J Adolesc Health. 2001 Mar;28(3):181-9. doi: 10.1016/s1054-139x(00)00169-5.
To examine the relationship of adolescent substance use and dependence to sexual risk-taking behavior in late adolescence and young adulthood.
We prospectively examined self-reported sexual behaviors and substance involvement questionnaires in a sample of youth in substance abuse treatment programs and a comparison sample of sociodemographically similar community youths without histories of substance use disorders recruited from media ads.

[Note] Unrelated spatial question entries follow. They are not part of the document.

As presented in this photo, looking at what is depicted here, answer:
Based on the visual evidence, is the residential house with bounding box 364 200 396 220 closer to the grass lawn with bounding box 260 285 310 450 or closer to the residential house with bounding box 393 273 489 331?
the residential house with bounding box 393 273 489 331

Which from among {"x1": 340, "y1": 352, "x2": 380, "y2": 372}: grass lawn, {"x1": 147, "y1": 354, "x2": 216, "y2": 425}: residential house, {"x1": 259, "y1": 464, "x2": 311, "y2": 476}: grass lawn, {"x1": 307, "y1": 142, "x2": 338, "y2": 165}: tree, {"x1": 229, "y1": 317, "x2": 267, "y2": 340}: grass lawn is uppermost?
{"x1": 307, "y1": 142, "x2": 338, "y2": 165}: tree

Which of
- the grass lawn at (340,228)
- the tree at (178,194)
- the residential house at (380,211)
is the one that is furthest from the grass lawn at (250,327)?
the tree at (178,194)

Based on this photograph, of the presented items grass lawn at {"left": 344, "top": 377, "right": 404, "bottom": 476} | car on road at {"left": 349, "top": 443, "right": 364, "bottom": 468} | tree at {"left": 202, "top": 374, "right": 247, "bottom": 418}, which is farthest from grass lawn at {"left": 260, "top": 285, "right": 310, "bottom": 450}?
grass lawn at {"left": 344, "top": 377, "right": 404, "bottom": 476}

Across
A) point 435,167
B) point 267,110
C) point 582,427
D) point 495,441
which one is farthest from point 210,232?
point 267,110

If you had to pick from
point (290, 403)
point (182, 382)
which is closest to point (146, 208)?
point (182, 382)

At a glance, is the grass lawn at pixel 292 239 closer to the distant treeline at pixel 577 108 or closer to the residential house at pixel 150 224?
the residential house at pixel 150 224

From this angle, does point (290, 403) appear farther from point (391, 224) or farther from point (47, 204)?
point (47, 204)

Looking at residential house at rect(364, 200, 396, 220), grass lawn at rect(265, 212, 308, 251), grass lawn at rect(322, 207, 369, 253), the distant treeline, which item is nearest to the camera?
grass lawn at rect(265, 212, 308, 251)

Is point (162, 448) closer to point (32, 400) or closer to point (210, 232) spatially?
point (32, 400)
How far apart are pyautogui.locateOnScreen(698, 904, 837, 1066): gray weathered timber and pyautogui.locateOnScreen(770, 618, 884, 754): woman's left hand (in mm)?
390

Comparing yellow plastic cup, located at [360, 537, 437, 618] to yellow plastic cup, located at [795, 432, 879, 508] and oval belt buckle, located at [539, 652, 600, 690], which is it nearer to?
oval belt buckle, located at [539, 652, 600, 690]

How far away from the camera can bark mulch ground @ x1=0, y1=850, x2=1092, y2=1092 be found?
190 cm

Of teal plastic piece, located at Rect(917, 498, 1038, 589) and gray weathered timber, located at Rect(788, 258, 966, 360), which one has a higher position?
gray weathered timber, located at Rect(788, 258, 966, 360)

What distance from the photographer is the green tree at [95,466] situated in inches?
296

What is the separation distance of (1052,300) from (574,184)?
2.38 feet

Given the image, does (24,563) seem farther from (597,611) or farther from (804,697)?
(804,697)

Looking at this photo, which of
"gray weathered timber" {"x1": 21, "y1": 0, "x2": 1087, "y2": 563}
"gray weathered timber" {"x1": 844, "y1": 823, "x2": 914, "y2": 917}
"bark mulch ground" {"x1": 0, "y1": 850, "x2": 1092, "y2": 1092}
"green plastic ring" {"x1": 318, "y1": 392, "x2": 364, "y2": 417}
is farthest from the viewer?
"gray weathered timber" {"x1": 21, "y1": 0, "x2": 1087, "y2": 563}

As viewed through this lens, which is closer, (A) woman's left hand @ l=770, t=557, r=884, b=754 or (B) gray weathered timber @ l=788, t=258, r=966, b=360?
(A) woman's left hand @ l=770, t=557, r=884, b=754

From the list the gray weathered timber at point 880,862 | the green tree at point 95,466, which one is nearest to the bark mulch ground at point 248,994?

Assessments of sexual behaviors and substance involvement (78% white, 51% female) were collected at 2, 4, and 6 years after initial assessments, as they transitioned from middle adolescence to young adulthood (from age 15.5 to age 21.5 years, on average). The two samples were compared using Chi-square, analysis of variance, and multivariate analysis of variance approaches. Continuous indicators of high-risk sexual behaviors and substance involvement were analyzed with multiple regression.
Earlier age of onset to sexual activity, more sexual partners, less consistent use of condoms, more sexually transmitted diseases (STDs), and greater prevalence of human immunodeficiency virus testing were reported by youth in the clinical treatment sample relative to sociodemographically comparable nonabusing community youth. High rates of STDs were found among females, and more substance-abusing females reported pregnancies than community females. Substance involvement continued to be associated with high-risk sexual behavior throughout the transition into young adulthood.
Youth identified with substance problems are more likely to engage in risky sexual behaviors during adolescence and to continue risky sexual behaviors to the extent that substance problems persist. Risk reduction education should be included with adolescent substance abuse treatment.
探讨青少年药物使用及依赖与青春期后期及青年期性冒险行为之间的关系。
我们前瞻性地研究了药物滥用治疗项目中的青少年样本以及通过媒体广告招募的无药物使用障碍病史、社会人口统计学特征相似的社区青少年对照样本的自我报告性行为和药物使用情况问卷。在他们从青春期中期过渡到青年期(平均年龄从15.5岁到21.5岁)后的第2年、第4年和第6年收集性行为和药物使用情况评估(78%为白人,51%为女性)。使用卡方检验、方差分析和多变量方差分析方法对两个样本进行比较。对高风险性行为和药物使用的连续指标进行多元回归分析。
与社会人口统计学特征相当的未滥用药物的社区青少年相比,临床治疗样本中的青少年报告性活动开始年龄更早、性伴侣更多、避孕套使用一致性更低、性传播疾病(STD)更多以及进行人类免疫缺陷病毒检测的比例更高。女性中STD发生率较高,且滥用药物的女性报告的怀孕情况多于社区女性。在向青年期过渡的整个过程中,药物使用情况继续与高风险性行为相关。
有药物问题的青少年在青春期更有可能从事危险性行为,并且只要药物问题持续存在,就会继续进行危险性行为。青少年药物滥用治疗应包括降低风险教育。